Saturday, January 02, 2021

The Grouble With Gribbles

Imagine my surprise to learn that a gribble is an actual thing!  I thought it was just the odd noise a hamburger corporation mascot makes in 1980s television commercials.  But no, a gribble is in general a white, quite pale, crustacean.  Here's a delightful sentence from the Brittanica online: They feed on algae, driftwood, & the submerged wood of docks & wharves & sometimes attack the nonwoody insulation of submarine cables.

Perhaps the author of that article got a tad too judgmental in the last sentence.  "Attack"?  Perhaps I should investigate further - the image of a gribble "attacking" something it wants to eat is perhaps akin to one "attacking" a meal when one is hungry.

Instead, I decide to look at pictures of gribbles.  Here's one:


One image, two gribbles.  It's from an article entitled "The Gribble Worm Could Hold Secrets for Cheaper Renewable Energy."  It's a bit weird that they outright call the gribble a worm in the headline but say in the first sentence: Perhaps you can tell by their name, but gribble worms are not the most beloved of crustaceans.

What the hell?  Does the word "gribble" automatically sound pejorative to you?  How can I tell by its name that it's not the most beloved of crustaceans?  & by the way, how can you be trusted if you call something both a worm & a crustacean?  Worms aren't crustaceans.  That seems pretty easy to research.

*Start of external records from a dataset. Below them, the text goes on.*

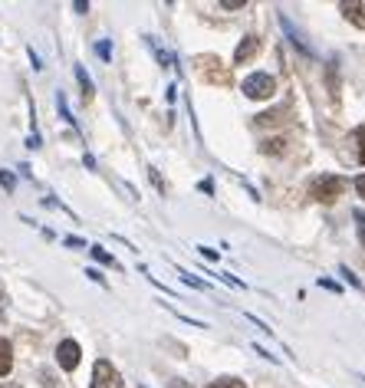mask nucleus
I'll return each instance as SVG.
<instances>
[{
    "label": "nucleus",
    "instance_id": "obj_16",
    "mask_svg": "<svg viewBox=\"0 0 365 388\" xmlns=\"http://www.w3.org/2000/svg\"><path fill=\"white\" fill-rule=\"evenodd\" d=\"M244 4H247V0H221V7H224V10H241Z\"/></svg>",
    "mask_w": 365,
    "mask_h": 388
},
{
    "label": "nucleus",
    "instance_id": "obj_14",
    "mask_svg": "<svg viewBox=\"0 0 365 388\" xmlns=\"http://www.w3.org/2000/svg\"><path fill=\"white\" fill-rule=\"evenodd\" d=\"M92 257H96L99 264H109V266H116V260H112V257H109L106 250H102V247H92Z\"/></svg>",
    "mask_w": 365,
    "mask_h": 388
},
{
    "label": "nucleus",
    "instance_id": "obj_15",
    "mask_svg": "<svg viewBox=\"0 0 365 388\" xmlns=\"http://www.w3.org/2000/svg\"><path fill=\"white\" fill-rule=\"evenodd\" d=\"M356 142H359V165H365V129L356 132Z\"/></svg>",
    "mask_w": 365,
    "mask_h": 388
},
{
    "label": "nucleus",
    "instance_id": "obj_19",
    "mask_svg": "<svg viewBox=\"0 0 365 388\" xmlns=\"http://www.w3.org/2000/svg\"><path fill=\"white\" fill-rule=\"evenodd\" d=\"M198 250H201L208 260H217V250H211V247H198Z\"/></svg>",
    "mask_w": 365,
    "mask_h": 388
},
{
    "label": "nucleus",
    "instance_id": "obj_12",
    "mask_svg": "<svg viewBox=\"0 0 365 388\" xmlns=\"http://www.w3.org/2000/svg\"><path fill=\"white\" fill-rule=\"evenodd\" d=\"M352 218H356V230H359V240L365 247V211H352Z\"/></svg>",
    "mask_w": 365,
    "mask_h": 388
},
{
    "label": "nucleus",
    "instance_id": "obj_6",
    "mask_svg": "<svg viewBox=\"0 0 365 388\" xmlns=\"http://www.w3.org/2000/svg\"><path fill=\"white\" fill-rule=\"evenodd\" d=\"M339 10H342V17L346 20H352L356 27H362L365 30V4H359V0H352V4H339Z\"/></svg>",
    "mask_w": 365,
    "mask_h": 388
},
{
    "label": "nucleus",
    "instance_id": "obj_13",
    "mask_svg": "<svg viewBox=\"0 0 365 388\" xmlns=\"http://www.w3.org/2000/svg\"><path fill=\"white\" fill-rule=\"evenodd\" d=\"M181 280H184L188 286H194V290H208V283H201V280H198V276H191L188 270H181Z\"/></svg>",
    "mask_w": 365,
    "mask_h": 388
},
{
    "label": "nucleus",
    "instance_id": "obj_5",
    "mask_svg": "<svg viewBox=\"0 0 365 388\" xmlns=\"http://www.w3.org/2000/svg\"><path fill=\"white\" fill-rule=\"evenodd\" d=\"M260 53V40L257 37H244L234 49V63H250V59Z\"/></svg>",
    "mask_w": 365,
    "mask_h": 388
},
{
    "label": "nucleus",
    "instance_id": "obj_10",
    "mask_svg": "<svg viewBox=\"0 0 365 388\" xmlns=\"http://www.w3.org/2000/svg\"><path fill=\"white\" fill-rule=\"evenodd\" d=\"M280 23H283V30H287V33H289V40H293V43H297V47H299V49H303V53H309V47H306V40H303V37H299V33H297V30H293V23H289V20H287V17H280Z\"/></svg>",
    "mask_w": 365,
    "mask_h": 388
},
{
    "label": "nucleus",
    "instance_id": "obj_20",
    "mask_svg": "<svg viewBox=\"0 0 365 388\" xmlns=\"http://www.w3.org/2000/svg\"><path fill=\"white\" fill-rule=\"evenodd\" d=\"M356 191H359V194H362V198H365V175H359V178H356Z\"/></svg>",
    "mask_w": 365,
    "mask_h": 388
},
{
    "label": "nucleus",
    "instance_id": "obj_1",
    "mask_svg": "<svg viewBox=\"0 0 365 388\" xmlns=\"http://www.w3.org/2000/svg\"><path fill=\"white\" fill-rule=\"evenodd\" d=\"M342 191H346V181L339 175H323L309 184V198L319 201V204H333V201L342 198Z\"/></svg>",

But I wondered if I wasn't cool enough to know what "gribble" might mean, especially to the hip Popular Mechanics crowd (that's where the article is).  So I went to the trusty Urban Dictionary, which tells me that gribble is the slang term in Hawaii for falling or "eating it."  As usual, there's a helpful sample sentence: Sam gribbled on the turf.

Let me just state that I don't see or hear any relationship in the word gribble with eating wood, being loved, or falling down.  In fact, the word is quite young, having entered the English language barely two hundred years ago - centuries in fact after sailors probably noticed them eating their piers.  Etymologists don't know exactly where the word comes from, but most seem to think it's a slight variation on "grub."  & sure, "grubby" is an insulting term, but I don't hear "grubby" in "gribble."  Seriously, all I can hear is some variation of what the Hamburglar said in old commercials (although I think it was "robble robble" & not "gribble gribble").

Can I tell you two more things about gribbles?  They're from the Wikipedia article.

One: Gribbles play an ecologically important role, by helping to degrade & recycle driftwood. Most seaweed boring gribbles attack holdfasts & their activities can cause the seaweed to come adrift especially during storms.

& two: For defense, gribbles can jam themselves within their burrows using their uropods & block the tunnel with their rear disc-shaped segment, the pleotelson.

Now, I'm not entirely sure what that means, but it doesn't suggest to me an animal people naturally hate.  But if you're going to be mean to an animal that helps degrade & recycle driftwood, I hope it jams its uropods & sticks its pleotelson in your stupid face.